** Dataset extract **
● ● ● ● ●

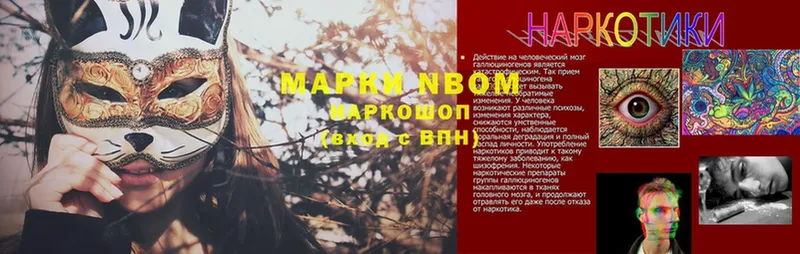 Марки N-bome 1,5мг  Бологое 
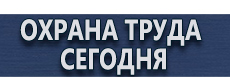 Маркировка трубопроводов купить - магазин охраны труда в Перми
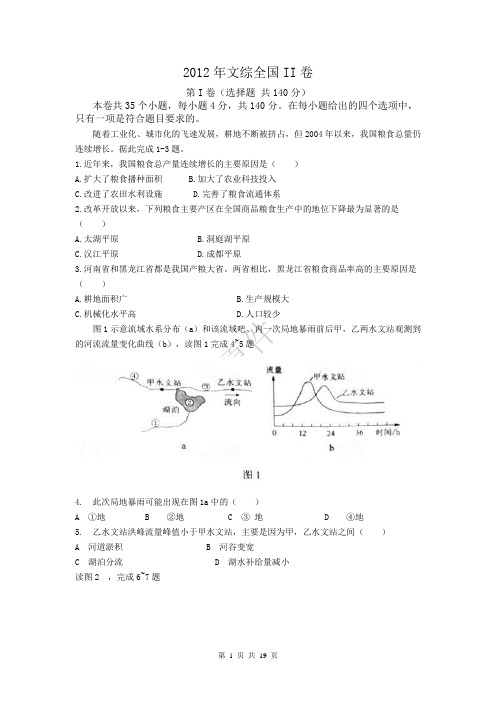 2012年高考语文全国2卷试题及详解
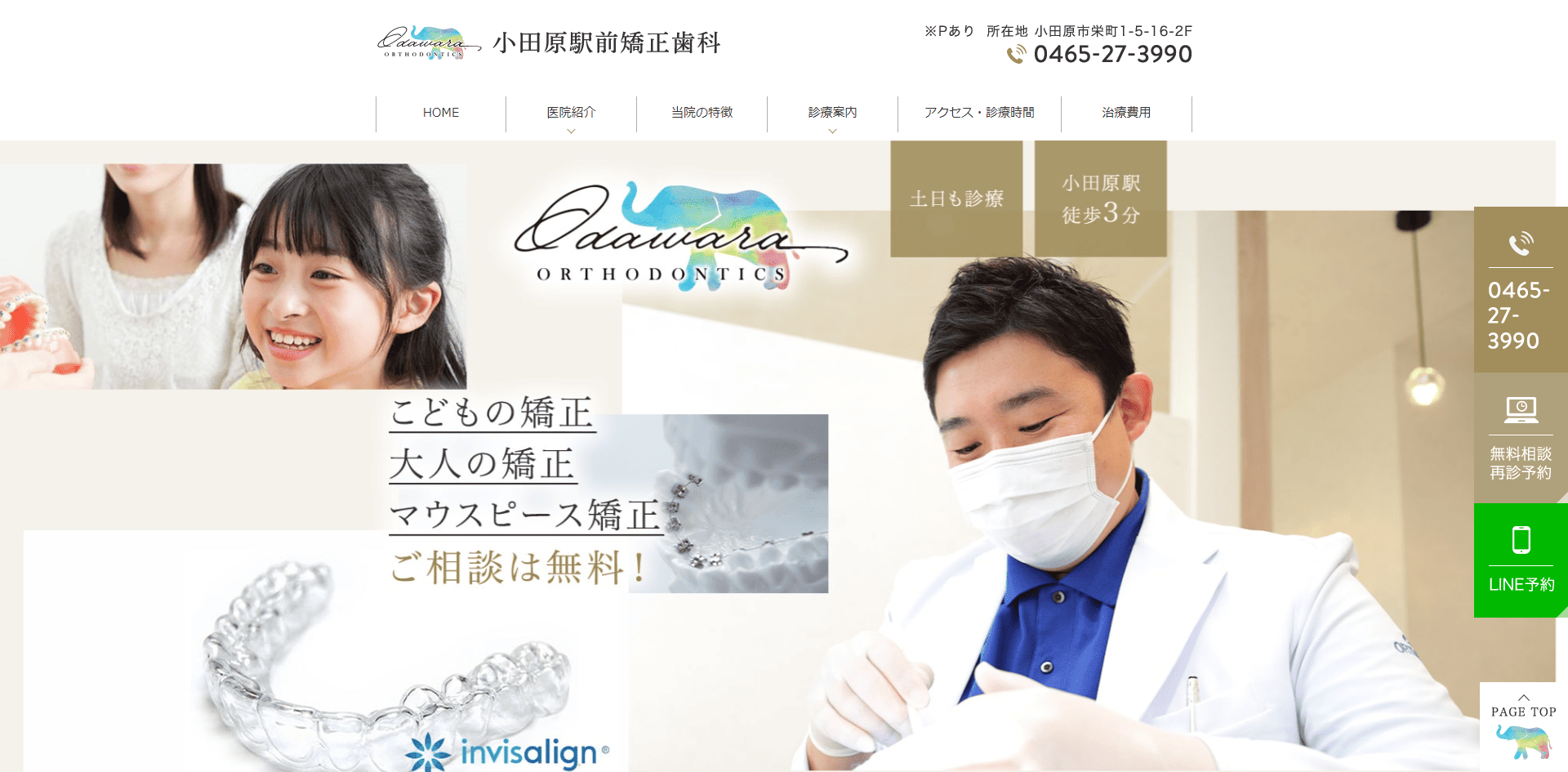 EXACT（イグザクト）の制作実績5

● ● ● ● ●

** What you should do **
Where the line containing "Маркировка трубопроводов купить" appears, begin writing out the lines word for word, and continue through the last line of the data, leaving out pictures.

** Exercise answer **
 Маркировка трубопроводов купить - магазин охраны труда в Перми
 2012年高考语文全国2卷试题及详解
 EXACT（イグザクト）の制作実績5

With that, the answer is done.